### Records shown
══════

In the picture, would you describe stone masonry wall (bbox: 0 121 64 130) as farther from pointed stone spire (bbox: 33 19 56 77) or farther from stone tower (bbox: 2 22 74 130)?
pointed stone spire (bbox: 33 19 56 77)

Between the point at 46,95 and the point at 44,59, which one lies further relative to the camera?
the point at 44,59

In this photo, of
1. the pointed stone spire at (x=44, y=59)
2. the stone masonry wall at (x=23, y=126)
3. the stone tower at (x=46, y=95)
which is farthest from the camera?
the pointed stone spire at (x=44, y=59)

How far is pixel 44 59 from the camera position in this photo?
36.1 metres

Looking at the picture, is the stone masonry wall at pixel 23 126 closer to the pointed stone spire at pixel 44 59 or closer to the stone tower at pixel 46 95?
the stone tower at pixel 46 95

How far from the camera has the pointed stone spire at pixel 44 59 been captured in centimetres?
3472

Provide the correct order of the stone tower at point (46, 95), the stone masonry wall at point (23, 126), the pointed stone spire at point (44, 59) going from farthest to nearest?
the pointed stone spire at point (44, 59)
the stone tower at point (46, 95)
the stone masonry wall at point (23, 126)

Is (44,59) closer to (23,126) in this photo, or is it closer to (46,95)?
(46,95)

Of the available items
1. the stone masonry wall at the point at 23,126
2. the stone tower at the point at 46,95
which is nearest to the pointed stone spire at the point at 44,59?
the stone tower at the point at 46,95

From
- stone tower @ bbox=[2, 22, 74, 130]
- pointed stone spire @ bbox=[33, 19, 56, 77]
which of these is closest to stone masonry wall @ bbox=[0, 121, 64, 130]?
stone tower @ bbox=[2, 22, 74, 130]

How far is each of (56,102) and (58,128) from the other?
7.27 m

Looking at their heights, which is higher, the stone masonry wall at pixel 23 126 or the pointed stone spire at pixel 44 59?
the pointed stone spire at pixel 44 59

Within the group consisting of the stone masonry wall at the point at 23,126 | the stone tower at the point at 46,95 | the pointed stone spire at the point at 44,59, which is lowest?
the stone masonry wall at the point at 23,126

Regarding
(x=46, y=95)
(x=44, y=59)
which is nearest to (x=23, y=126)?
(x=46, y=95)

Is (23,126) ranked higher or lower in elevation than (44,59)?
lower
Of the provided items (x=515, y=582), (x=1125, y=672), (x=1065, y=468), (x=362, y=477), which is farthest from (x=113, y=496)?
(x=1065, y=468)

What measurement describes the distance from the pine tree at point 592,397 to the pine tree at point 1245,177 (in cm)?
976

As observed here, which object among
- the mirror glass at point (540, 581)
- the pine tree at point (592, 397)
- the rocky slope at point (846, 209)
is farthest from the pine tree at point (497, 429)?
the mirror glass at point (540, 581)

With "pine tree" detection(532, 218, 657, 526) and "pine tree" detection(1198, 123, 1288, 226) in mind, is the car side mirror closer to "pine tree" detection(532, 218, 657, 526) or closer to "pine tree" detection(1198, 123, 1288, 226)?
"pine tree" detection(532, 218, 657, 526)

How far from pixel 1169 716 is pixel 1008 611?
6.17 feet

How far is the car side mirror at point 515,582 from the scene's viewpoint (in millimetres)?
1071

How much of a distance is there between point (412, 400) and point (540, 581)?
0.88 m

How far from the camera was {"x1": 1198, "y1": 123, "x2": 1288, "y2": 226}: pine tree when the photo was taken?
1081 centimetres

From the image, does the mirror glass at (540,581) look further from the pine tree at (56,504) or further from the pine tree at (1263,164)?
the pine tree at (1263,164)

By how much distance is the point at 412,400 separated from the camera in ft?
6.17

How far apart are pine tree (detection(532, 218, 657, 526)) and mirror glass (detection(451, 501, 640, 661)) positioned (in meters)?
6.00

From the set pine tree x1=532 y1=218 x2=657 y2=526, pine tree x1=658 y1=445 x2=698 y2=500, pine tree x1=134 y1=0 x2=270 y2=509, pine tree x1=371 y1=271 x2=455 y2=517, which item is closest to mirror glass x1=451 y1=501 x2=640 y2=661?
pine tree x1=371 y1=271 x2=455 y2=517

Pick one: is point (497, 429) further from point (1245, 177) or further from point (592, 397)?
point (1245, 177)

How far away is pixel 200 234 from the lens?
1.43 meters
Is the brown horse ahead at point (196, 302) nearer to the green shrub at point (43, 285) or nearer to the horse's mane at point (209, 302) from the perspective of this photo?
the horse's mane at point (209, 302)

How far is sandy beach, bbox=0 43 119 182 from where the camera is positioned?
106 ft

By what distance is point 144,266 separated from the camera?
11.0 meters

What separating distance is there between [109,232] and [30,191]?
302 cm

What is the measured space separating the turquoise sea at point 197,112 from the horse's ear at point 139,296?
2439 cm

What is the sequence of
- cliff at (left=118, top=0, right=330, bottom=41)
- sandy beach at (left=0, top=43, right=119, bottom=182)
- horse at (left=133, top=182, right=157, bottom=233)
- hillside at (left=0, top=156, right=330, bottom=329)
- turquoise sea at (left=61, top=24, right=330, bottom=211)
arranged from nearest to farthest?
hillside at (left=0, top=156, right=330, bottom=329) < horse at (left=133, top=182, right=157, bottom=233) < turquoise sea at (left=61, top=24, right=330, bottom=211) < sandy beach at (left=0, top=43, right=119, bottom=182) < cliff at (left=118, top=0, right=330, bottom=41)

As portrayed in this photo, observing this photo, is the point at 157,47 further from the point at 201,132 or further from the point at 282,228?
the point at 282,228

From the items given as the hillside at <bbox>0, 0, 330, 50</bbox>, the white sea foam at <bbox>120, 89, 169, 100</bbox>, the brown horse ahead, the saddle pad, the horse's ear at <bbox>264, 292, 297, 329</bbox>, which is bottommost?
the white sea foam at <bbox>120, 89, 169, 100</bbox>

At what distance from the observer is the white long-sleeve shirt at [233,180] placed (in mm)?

══════

### Stated goal
Copy the records word for word, starting with the line that contains "As observed here, which object among" and going on through the line that contains "1081 centimetres".

### Exercise answer
As observed here, which object among
- the mirror glass at point (540, 581)
- the pine tree at point (592, 397)
- the rocky slope at point (846, 209)
is farthest from the pine tree at point (497, 429)?
the mirror glass at point (540, 581)

With "pine tree" detection(532, 218, 657, 526) and "pine tree" detection(1198, 123, 1288, 226) in mind, is the car side mirror closer to "pine tree" detection(532, 218, 657, 526) or closer to "pine tree" detection(1198, 123, 1288, 226)?
"pine tree" detection(532, 218, 657, 526)

How far from pixel 1169 716 is pixel 1008 611?
6.17 feet

How far is the car side mirror at point 515,582 from the scene's viewpoint (in millimetres)?
1071

How much of a distance is there between point (412, 400) and point (540, 581)?
0.88 m

How far from the camera was {"x1": 1198, "y1": 123, "x2": 1288, "y2": 226}: pine tree when the photo was taken?
1081 centimetres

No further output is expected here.